If they won, they could've saved the community center, and with that type of motivation, you couldn't help but root for them with everything inside of you.
But the twins were the best rivals. They were hilarious with their pretentious baked goods, matching holiday aprons, and inability to credit the entire team for their achievements.
Suzy's predictable mixup of salt and sugar could've taken them out for good, but thankfully, the other team cheated, and they weren't down and out. By winning the bake-off, it was the perfect homage to Nema, who everyone adored, and it helped them save the community center.
And Suzy poured her heart into redesigning it and making it bigger and better than ever, even though she had to do it from Australia.

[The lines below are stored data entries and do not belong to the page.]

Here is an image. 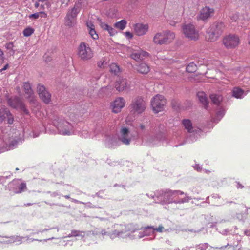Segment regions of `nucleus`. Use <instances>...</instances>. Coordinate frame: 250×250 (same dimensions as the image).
Returning <instances> with one entry per match:
<instances>
[{
	"label": "nucleus",
	"instance_id": "a211bd4d",
	"mask_svg": "<svg viewBox=\"0 0 250 250\" xmlns=\"http://www.w3.org/2000/svg\"><path fill=\"white\" fill-rule=\"evenodd\" d=\"M197 96L200 103L203 105L204 108L207 109L208 102L205 93L202 91L198 92L197 94Z\"/></svg>",
	"mask_w": 250,
	"mask_h": 250
},
{
	"label": "nucleus",
	"instance_id": "09e8293b",
	"mask_svg": "<svg viewBox=\"0 0 250 250\" xmlns=\"http://www.w3.org/2000/svg\"><path fill=\"white\" fill-rule=\"evenodd\" d=\"M13 45L12 43H9L6 45V48L8 49H10L12 47Z\"/></svg>",
	"mask_w": 250,
	"mask_h": 250
},
{
	"label": "nucleus",
	"instance_id": "6e6552de",
	"mask_svg": "<svg viewBox=\"0 0 250 250\" xmlns=\"http://www.w3.org/2000/svg\"><path fill=\"white\" fill-rule=\"evenodd\" d=\"M37 92L39 97L45 104L51 101V94L47 91L43 85L39 84L37 86Z\"/></svg>",
	"mask_w": 250,
	"mask_h": 250
},
{
	"label": "nucleus",
	"instance_id": "20e7f679",
	"mask_svg": "<svg viewBox=\"0 0 250 250\" xmlns=\"http://www.w3.org/2000/svg\"><path fill=\"white\" fill-rule=\"evenodd\" d=\"M78 56L81 60L86 61L91 60L94 56V53L88 44L82 42L78 47Z\"/></svg>",
	"mask_w": 250,
	"mask_h": 250
},
{
	"label": "nucleus",
	"instance_id": "2eb2a0df",
	"mask_svg": "<svg viewBox=\"0 0 250 250\" xmlns=\"http://www.w3.org/2000/svg\"><path fill=\"white\" fill-rule=\"evenodd\" d=\"M208 29L220 36L224 30L225 25L222 22H216L213 23Z\"/></svg>",
	"mask_w": 250,
	"mask_h": 250
},
{
	"label": "nucleus",
	"instance_id": "9b49d317",
	"mask_svg": "<svg viewBox=\"0 0 250 250\" xmlns=\"http://www.w3.org/2000/svg\"><path fill=\"white\" fill-rule=\"evenodd\" d=\"M22 88L26 98L28 99L31 103H34L36 101L35 96L31 88L30 83L28 82L23 83Z\"/></svg>",
	"mask_w": 250,
	"mask_h": 250
},
{
	"label": "nucleus",
	"instance_id": "3c124183",
	"mask_svg": "<svg viewBox=\"0 0 250 250\" xmlns=\"http://www.w3.org/2000/svg\"><path fill=\"white\" fill-rule=\"evenodd\" d=\"M248 44L250 45V30L249 34Z\"/></svg>",
	"mask_w": 250,
	"mask_h": 250
},
{
	"label": "nucleus",
	"instance_id": "6e6d98bb",
	"mask_svg": "<svg viewBox=\"0 0 250 250\" xmlns=\"http://www.w3.org/2000/svg\"><path fill=\"white\" fill-rule=\"evenodd\" d=\"M224 248H226V246L221 247V248H216V249H224Z\"/></svg>",
	"mask_w": 250,
	"mask_h": 250
},
{
	"label": "nucleus",
	"instance_id": "6ab92c4d",
	"mask_svg": "<svg viewBox=\"0 0 250 250\" xmlns=\"http://www.w3.org/2000/svg\"><path fill=\"white\" fill-rule=\"evenodd\" d=\"M137 71L141 74H147L150 71V67L146 63L142 62L137 66Z\"/></svg>",
	"mask_w": 250,
	"mask_h": 250
},
{
	"label": "nucleus",
	"instance_id": "4468645a",
	"mask_svg": "<svg viewBox=\"0 0 250 250\" xmlns=\"http://www.w3.org/2000/svg\"><path fill=\"white\" fill-rule=\"evenodd\" d=\"M148 30L147 24L137 23L134 25L135 33L138 36H143L146 33Z\"/></svg>",
	"mask_w": 250,
	"mask_h": 250
},
{
	"label": "nucleus",
	"instance_id": "603ef678",
	"mask_svg": "<svg viewBox=\"0 0 250 250\" xmlns=\"http://www.w3.org/2000/svg\"><path fill=\"white\" fill-rule=\"evenodd\" d=\"M140 128L142 129H144L145 128V126L144 125L142 124V125H140Z\"/></svg>",
	"mask_w": 250,
	"mask_h": 250
},
{
	"label": "nucleus",
	"instance_id": "7ed1b4c3",
	"mask_svg": "<svg viewBox=\"0 0 250 250\" xmlns=\"http://www.w3.org/2000/svg\"><path fill=\"white\" fill-rule=\"evenodd\" d=\"M80 10L81 5L79 3H76L72 8L68 10L64 18L65 25L72 27L75 24L77 14Z\"/></svg>",
	"mask_w": 250,
	"mask_h": 250
},
{
	"label": "nucleus",
	"instance_id": "c03bdc74",
	"mask_svg": "<svg viewBox=\"0 0 250 250\" xmlns=\"http://www.w3.org/2000/svg\"><path fill=\"white\" fill-rule=\"evenodd\" d=\"M126 36L128 37L129 38L131 39L133 37L132 34L129 32H126L125 33Z\"/></svg>",
	"mask_w": 250,
	"mask_h": 250
},
{
	"label": "nucleus",
	"instance_id": "49530a36",
	"mask_svg": "<svg viewBox=\"0 0 250 250\" xmlns=\"http://www.w3.org/2000/svg\"><path fill=\"white\" fill-rule=\"evenodd\" d=\"M72 235L77 236L79 235L80 232L78 231H73L72 232Z\"/></svg>",
	"mask_w": 250,
	"mask_h": 250
},
{
	"label": "nucleus",
	"instance_id": "dca6fc26",
	"mask_svg": "<svg viewBox=\"0 0 250 250\" xmlns=\"http://www.w3.org/2000/svg\"><path fill=\"white\" fill-rule=\"evenodd\" d=\"M164 44H168L171 43L175 38V34L174 32L169 30L163 31Z\"/></svg>",
	"mask_w": 250,
	"mask_h": 250
},
{
	"label": "nucleus",
	"instance_id": "4d7b16f0",
	"mask_svg": "<svg viewBox=\"0 0 250 250\" xmlns=\"http://www.w3.org/2000/svg\"><path fill=\"white\" fill-rule=\"evenodd\" d=\"M64 197L66 199H69L70 198L69 195H66Z\"/></svg>",
	"mask_w": 250,
	"mask_h": 250
},
{
	"label": "nucleus",
	"instance_id": "864d4df0",
	"mask_svg": "<svg viewBox=\"0 0 250 250\" xmlns=\"http://www.w3.org/2000/svg\"><path fill=\"white\" fill-rule=\"evenodd\" d=\"M6 149V148H1L0 149V153L2 152H4Z\"/></svg>",
	"mask_w": 250,
	"mask_h": 250
},
{
	"label": "nucleus",
	"instance_id": "473e14b6",
	"mask_svg": "<svg viewBox=\"0 0 250 250\" xmlns=\"http://www.w3.org/2000/svg\"><path fill=\"white\" fill-rule=\"evenodd\" d=\"M26 188H27L26 184L25 183H22L19 186V191L17 192V193H21L23 191L25 190Z\"/></svg>",
	"mask_w": 250,
	"mask_h": 250
},
{
	"label": "nucleus",
	"instance_id": "1a4fd4ad",
	"mask_svg": "<svg viewBox=\"0 0 250 250\" xmlns=\"http://www.w3.org/2000/svg\"><path fill=\"white\" fill-rule=\"evenodd\" d=\"M114 87L116 90L119 92L126 91L130 88L127 80L122 77L117 78L115 82Z\"/></svg>",
	"mask_w": 250,
	"mask_h": 250
},
{
	"label": "nucleus",
	"instance_id": "4c0bfd02",
	"mask_svg": "<svg viewBox=\"0 0 250 250\" xmlns=\"http://www.w3.org/2000/svg\"><path fill=\"white\" fill-rule=\"evenodd\" d=\"M4 53L3 51L0 48V65H1L4 61Z\"/></svg>",
	"mask_w": 250,
	"mask_h": 250
},
{
	"label": "nucleus",
	"instance_id": "de8ad7c7",
	"mask_svg": "<svg viewBox=\"0 0 250 250\" xmlns=\"http://www.w3.org/2000/svg\"><path fill=\"white\" fill-rule=\"evenodd\" d=\"M62 134L63 135H70L71 134L70 131H65L64 132H62Z\"/></svg>",
	"mask_w": 250,
	"mask_h": 250
},
{
	"label": "nucleus",
	"instance_id": "13d9d810",
	"mask_svg": "<svg viewBox=\"0 0 250 250\" xmlns=\"http://www.w3.org/2000/svg\"><path fill=\"white\" fill-rule=\"evenodd\" d=\"M16 170H19V169H18V168H17L16 169Z\"/></svg>",
	"mask_w": 250,
	"mask_h": 250
},
{
	"label": "nucleus",
	"instance_id": "f704fd0d",
	"mask_svg": "<svg viewBox=\"0 0 250 250\" xmlns=\"http://www.w3.org/2000/svg\"><path fill=\"white\" fill-rule=\"evenodd\" d=\"M40 16H41L42 14L40 12H38L37 13L29 15V18L30 19H37L39 18Z\"/></svg>",
	"mask_w": 250,
	"mask_h": 250
},
{
	"label": "nucleus",
	"instance_id": "7c9ffc66",
	"mask_svg": "<svg viewBox=\"0 0 250 250\" xmlns=\"http://www.w3.org/2000/svg\"><path fill=\"white\" fill-rule=\"evenodd\" d=\"M89 34H90V36L94 40H97L98 39V35L97 34L95 28L94 29H91L89 30H88Z\"/></svg>",
	"mask_w": 250,
	"mask_h": 250
},
{
	"label": "nucleus",
	"instance_id": "79ce46f5",
	"mask_svg": "<svg viewBox=\"0 0 250 250\" xmlns=\"http://www.w3.org/2000/svg\"><path fill=\"white\" fill-rule=\"evenodd\" d=\"M8 117V123L9 124H12L13 123L14 119L13 117H11V115L9 114L8 116H7Z\"/></svg>",
	"mask_w": 250,
	"mask_h": 250
},
{
	"label": "nucleus",
	"instance_id": "e433bc0d",
	"mask_svg": "<svg viewBox=\"0 0 250 250\" xmlns=\"http://www.w3.org/2000/svg\"><path fill=\"white\" fill-rule=\"evenodd\" d=\"M107 31L108 32L110 36H113L117 33L116 30L110 26H109V28L107 29Z\"/></svg>",
	"mask_w": 250,
	"mask_h": 250
},
{
	"label": "nucleus",
	"instance_id": "cd10ccee",
	"mask_svg": "<svg viewBox=\"0 0 250 250\" xmlns=\"http://www.w3.org/2000/svg\"><path fill=\"white\" fill-rule=\"evenodd\" d=\"M34 31L33 28L29 27L23 30V34L25 37H29L34 32Z\"/></svg>",
	"mask_w": 250,
	"mask_h": 250
},
{
	"label": "nucleus",
	"instance_id": "c85d7f7f",
	"mask_svg": "<svg viewBox=\"0 0 250 250\" xmlns=\"http://www.w3.org/2000/svg\"><path fill=\"white\" fill-rule=\"evenodd\" d=\"M10 115V113L6 109H0V122H2L5 118V115Z\"/></svg>",
	"mask_w": 250,
	"mask_h": 250
},
{
	"label": "nucleus",
	"instance_id": "2f4dec72",
	"mask_svg": "<svg viewBox=\"0 0 250 250\" xmlns=\"http://www.w3.org/2000/svg\"><path fill=\"white\" fill-rule=\"evenodd\" d=\"M140 59L141 61L145 59V58H147L149 56V54L146 51L140 50Z\"/></svg>",
	"mask_w": 250,
	"mask_h": 250
},
{
	"label": "nucleus",
	"instance_id": "8fccbe9b",
	"mask_svg": "<svg viewBox=\"0 0 250 250\" xmlns=\"http://www.w3.org/2000/svg\"><path fill=\"white\" fill-rule=\"evenodd\" d=\"M175 193H179L181 195H183L184 194V192L183 191H174L173 192V194H174Z\"/></svg>",
	"mask_w": 250,
	"mask_h": 250
},
{
	"label": "nucleus",
	"instance_id": "a878e982",
	"mask_svg": "<svg viewBox=\"0 0 250 250\" xmlns=\"http://www.w3.org/2000/svg\"><path fill=\"white\" fill-rule=\"evenodd\" d=\"M126 23V21L125 20H122L120 21L115 23L114 26L116 28L122 30L125 27Z\"/></svg>",
	"mask_w": 250,
	"mask_h": 250
},
{
	"label": "nucleus",
	"instance_id": "f257e3e1",
	"mask_svg": "<svg viewBox=\"0 0 250 250\" xmlns=\"http://www.w3.org/2000/svg\"><path fill=\"white\" fill-rule=\"evenodd\" d=\"M167 103V100L164 96L157 94L151 100L150 106L153 112L157 114L165 110Z\"/></svg>",
	"mask_w": 250,
	"mask_h": 250
},
{
	"label": "nucleus",
	"instance_id": "c756f323",
	"mask_svg": "<svg viewBox=\"0 0 250 250\" xmlns=\"http://www.w3.org/2000/svg\"><path fill=\"white\" fill-rule=\"evenodd\" d=\"M130 57L136 61H141L140 52H133L130 54Z\"/></svg>",
	"mask_w": 250,
	"mask_h": 250
},
{
	"label": "nucleus",
	"instance_id": "b1692460",
	"mask_svg": "<svg viewBox=\"0 0 250 250\" xmlns=\"http://www.w3.org/2000/svg\"><path fill=\"white\" fill-rule=\"evenodd\" d=\"M210 98L212 102L216 104H218L222 100V97L218 94H212L210 95Z\"/></svg>",
	"mask_w": 250,
	"mask_h": 250
},
{
	"label": "nucleus",
	"instance_id": "ddd939ff",
	"mask_svg": "<svg viewBox=\"0 0 250 250\" xmlns=\"http://www.w3.org/2000/svg\"><path fill=\"white\" fill-rule=\"evenodd\" d=\"M119 140L126 145H128L130 144L131 138L129 135V130L127 127H123L121 128Z\"/></svg>",
	"mask_w": 250,
	"mask_h": 250
},
{
	"label": "nucleus",
	"instance_id": "39448f33",
	"mask_svg": "<svg viewBox=\"0 0 250 250\" xmlns=\"http://www.w3.org/2000/svg\"><path fill=\"white\" fill-rule=\"evenodd\" d=\"M131 112L140 114L146 109V103L143 98L137 97L133 99L130 104Z\"/></svg>",
	"mask_w": 250,
	"mask_h": 250
},
{
	"label": "nucleus",
	"instance_id": "f03ea898",
	"mask_svg": "<svg viewBox=\"0 0 250 250\" xmlns=\"http://www.w3.org/2000/svg\"><path fill=\"white\" fill-rule=\"evenodd\" d=\"M182 31L185 38L189 40L196 41L199 39V32L192 23L183 24L182 26Z\"/></svg>",
	"mask_w": 250,
	"mask_h": 250
},
{
	"label": "nucleus",
	"instance_id": "a18cd8bd",
	"mask_svg": "<svg viewBox=\"0 0 250 250\" xmlns=\"http://www.w3.org/2000/svg\"><path fill=\"white\" fill-rule=\"evenodd\" d=\"M70 0H61L62 4H64L65 5H67Z\"/></svg>",
	"mask_w": 250,
	"mask_h": 250
},
{
	"label": "nucleus",
	"instance_id": "a19ab883",
	"mask_svg": "<svg viewBox=\"0 0 250 250\" xmlns=\"http://www.w3.org/2000/svg\"><path fill=\"white\" fill-rule=\"evenodd\" d=\"M101 27L104 29V30H107V29L109 28V25H107V24L105 23H101Z\"/></svg>",
	"mask_w": 250,
	"mask_h": 250
},
{
	"label": "nucleus",
	"instance_id": "4be33fe9",
	"mask_svg": "<svg viewBox=\"0 0 250 250\" xmlns=\"http://www.w3.org/2000/svg\"><path fill=\"white\" fill-rule=\"evenodd\" d=\"M182 124L185 128L189 133L193 131V126L191 121L189 119H184L182 121Z\"/></svg>",
	"mask_w": 250,
	"mask_h": 250
},
{
	"label": "nucleus",
	"instance_id": "423d86ee",
	"mask_svg": "<svg viewBox=\"0 0 250 250\" xmlns=\"http://www.w3.org/2000/svg\"><path fill=\"white\" fill-rule=\"evenodd\" d=\"M223 44L227 49L234 48L240 43V39L238 36L234 34H229L225 36L222 40Z\"/></svg>",
	"mask_w": 250,
	"mask_h": 250
},
{
	"label": "nucleus",
	"instance_id": "c9c22d12",
	"mask_svg": "<svg viewBox=\"0 0 250 250\" xmlns=\"http://www.w3.org/2000/svg\"><path fill=\"white\" fill-rule=\"evenodd\" d=\"M106 65V62L105 60L102 59L99 62H98L97 63L98 67L102 68H104Z\"/></svg>",
	"mask_w": 250,
	"mask_h": 250
},
{
	"label": "nucleus",
	"instance_id": "37998d69",
	"mask_svg": "<svg viewBox=\"0 0 250 250\" xmlns=\"http://www.w3.org/2000/svg\"><path fill=\"white\" fill-rule=\"evenodd\" d=\"M9 67V64L7 63L4 65V66L2 68L0 69V72H2L4 70H6Z\"/></svg>",
	"mask_w": 250,
	"mask_h": 250
},
{
	"label": "nucleus",
	"instance_id": "412c9836",
	"mask_svg": "<svg viewBox=\"0 0 250 250\" xmlns=\"http://www.w3.org/2000/svg\"><path fill=\"white\" fill-rule=\"evenodd\" d=\"M219 37V36L217 35L216 33L211 31L209 29H208L206 38L208 41L214 42L216 41Z\"/></svg>",
	"mask_w": 250,
	"mask_h": 250
},
{
	"label": "nucleus",
	"instance_id": "58836bf2",
	"mask_svg": "<svg viewBox=\"0 0 250 250\" xmlns=\"http://www.w3.org/2000/svg\"><path fill=\"white\" fill-rule=\"evenodd\" d=\"M230 19L232 21H236L238 19V15L237 14H233L230 17Z\"/></svg>",
	"mask_w": 250,
	"mask_h": 250
},
{
	"label": "nucleus",
	"instance_id": "ea45409f",
	"mask_svg": "<svg viewBox=\"0 0 250 250\" xmlns=\"http://www.w3.org/2000/svg\"><path fill=\"white\" fill-rule=\"evenodd\" d=\"M86 24L88 30H89L91 29L95 28V26L94 25L92 22H88Z\"/></svg>",
	"mask_w": 250,
	"mask_h": 250
},
{
	"label": "nucleus",
	"instance_id": "f3484780",
	"mask_svg": "<svg viewBox=\"0 0 250 250\" xmlns=\"http://www.w3.org/2000/svg\"><path fill=\"white\" fill-rule=\"evenodd\" d=\"M35 7L37 9V10L42 14V17L46 18L47 15L45 13L44 11L45 10V5H46V2H43L42 1H37L34 0Z\"/></svg>",
	"mask_w": 250,
	"mask_h": 250
},
{
	"label": "nucleus",
	"instance_id": "393cba45",
	"mask_svg": "<svg viewBox=\"0 0 250 250\" xmlns=\"http://www.w3.org/2000/svg\"><path fill=\"white\" fill-rule=\"evenodd\" d=\"M109 69L110 71L115 75H117L120 71L119 66L115 63H112L109 65Z\"/></svg>",
	"mask_w": 250,
	"mask_h": 250
},
{
	"label": "nucleus",
	"instance_id": "5701e85b",
	"mask_svg": "<svg viewBox=\"0 0 250 250\" xmlns=\"http://www.w3.org/2000/svg\"><path fill=\"white\" fill-rule=\"evenodd\" d=\"M244 93V91L239 87H234L232 90V95L236 98H241Z\"/></svg>",
	"mask_w": 250,
	"mask_h": 250
},
{
	"label": "nucleus",
	"instance_id": "f8f14e48",
	"mask_svg": "<svg viewBox=\"0 0 250 250\" xmlns=\"http://www.w3.org/2000/svg\"><path fill=\"white\" fill-rule=\"evenodd\" d=\"M8 104L14 108H20L22 109L26 114H28L27 110L25 108L24 105L19 97H15L10 98L8 100Z\"/></svg>",
	"mask_w": 250,
	"mask_h": 250
},
{
	"label": "nucleus",
	"instance_id": "0eeeda50",
	"mask_svg": "<svg viewBox=\"0 0 250 250\" xmlns=\"http://www.w3.org/2000/svg\"><path fill=\"white\" fill-rule=\"evenodd\" d=\"M126 101L122 97H118L111 103L110 107L112 111L114 113H118L125 106Z\"/></svg>",
	"mask_w": 250,
	"mask_h": 250
},
{
	"label": "nucleus",
	"instance_id": "72a5a7b5",
	"mask_svg": "<svg viewBox=\"0 0 250 250\" xmlns=\"http://www.w3.org/2000/svg\"><path fill=\"white\" fill-rule=\"evenodd\" d=\"M146 228L153 229L154 230H156V231H157L158 232H162L163 231V229H164V227L162 226H159L157 228H154L152 226H147V227H146Z\"/></svg>",
	"mask_w": 250,
	"mask_h": 250
},
{
	"label": "nucleus",
	"instance_id": "9d476101",
	"mask_svg": "<svg viewBox=\"0 0 250 250\" xmlns=\"http://www.w3.org/2000/svg\"><path fill=\"white\" fill-rule=\"evenodd\" d=\"M214 10L208 6L203 8L197 16L198 20L206 21L214 14Z\"/></svg>",
	"mask_w": 250,
	"mask_h": 250
},
{
	"label": "nucleus",
	"instance_id": "5fc2aeb1",
	"mask_svg": "<svg viewBox=\"0 0 250 250\" xmlns=\"http://www.w3.org/2000/svg\"><path fill=\"white\" fill-rule=\"evenodd\" d=\"M197 171H200L201 170V168H200L199 167H198L196 168Z\"/></svg>",
	"mask_w": 250,
	"mask_h": 250
},
{
	"label": "nucleus",
	"instance_id": "bb28decb",
	"mask_svg": "<svg viewBox=\"0 0 250 250\" xmlns=\"http://www.w3.org/2000/svg\"><path fill=\"white\" fill-rule=\"evenodd\" d=\"M186 70L189 73H193L197 70V65L194 62H191L187 66Z\"/></svg>",
	"mask_w": 250,
	"mask_h": 250
},
{
	"label": "nucleus",
	"instance_id": "aec40b11",
	"mask_svg": "<svg viewBox=\"0 0 250 250\" xmlns=\"http://www.w3.org/2000/svg\"><path fill=\"white\" fill-rule=\"evenodd\" d=\"M153 41L154 43L156 45L164 44L163 31L162 32H158L155 34L153 37Z\"/></svg>",
	"mask_w": 250,
	"mask_h": 250
}]
</instances>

Of course, the promotion wasn't enough. Suzy had to move to the other side of the world, too.
Oddly enough, as upset as Suzy was when she thought Kate passed her over for the promotion, it felt as though she already accepted it and was more upset about hurting Billy.
The surprise of the movie came from Suzy earning the promotion and choosing to accept it. Most of the time, you expect the person to conclude that their career isn't everything, and they're happier doing something else -- staying in their hometown with their family.
However, they didn't deprive Suzy of her win. They recognized that Suzy's career mattered to her, and she shouldn't have to give it up for anything or anyone regardless of the reasoning.
Instead, Billy was more than happy to follow Suzy to Australia. He even joked about Suzy becoming his sugar momma and living the sweet life down under.
It's lovely that Suzy didn't have to give up her career or her true love, and Billy, ever the adventurous one -- he got to follow Suzy without it seeming as though some big sacrifice that cost him. It felt right up his alley anyway.
And if all of that wasn't great, he won Mimi over when he actually enjoyed her stinky tofu and other traditional Chinese dishes that he missed out on after his own mother left, and she approved.
It turned out, the way to Mimi's heart was appreciating what she put in your stomach. Again, Mimi was an absolute hoot. Lillian Lim is a queen, and she stole this entire film. I need Mimi in my life!